AIM OF THE EXERCISE » The output is a word-for-word repeat of the listing below, free of images.

DATA SECTION »
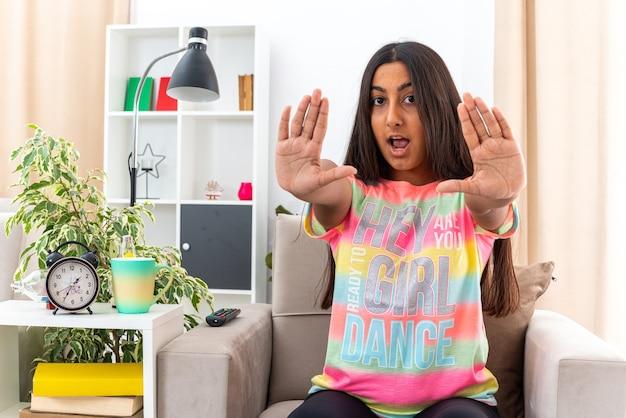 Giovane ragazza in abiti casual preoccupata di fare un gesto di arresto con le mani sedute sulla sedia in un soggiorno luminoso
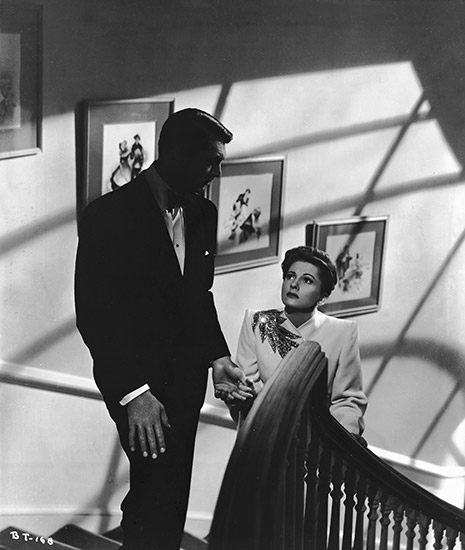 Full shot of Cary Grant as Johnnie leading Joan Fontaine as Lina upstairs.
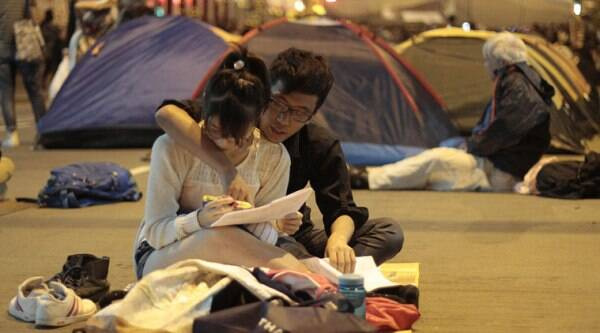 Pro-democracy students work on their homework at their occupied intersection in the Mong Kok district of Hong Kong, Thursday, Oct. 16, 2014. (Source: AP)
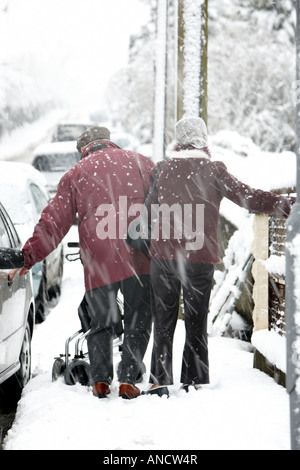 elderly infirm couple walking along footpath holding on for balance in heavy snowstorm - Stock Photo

RESPONSE TO THE EXERCISE »
 Giovane ragazza in abiti casual preoccupata di fare un gesto di arresto con le mani sedute sulla sedia in un soggiorno luminoso
 Full shot of Cary Grant as Johnnie leading Joan Fontaine as Lina upstairs.
 Pro-democracy students work on their homework at their occupied intersection in the Mong Kok district of Hong Kong, Thursday, Oct. 16, 2014. (Source: AP)
 elderly infirm couple walking along footpath holding on for balance in heavy snowstorm - Stock Photo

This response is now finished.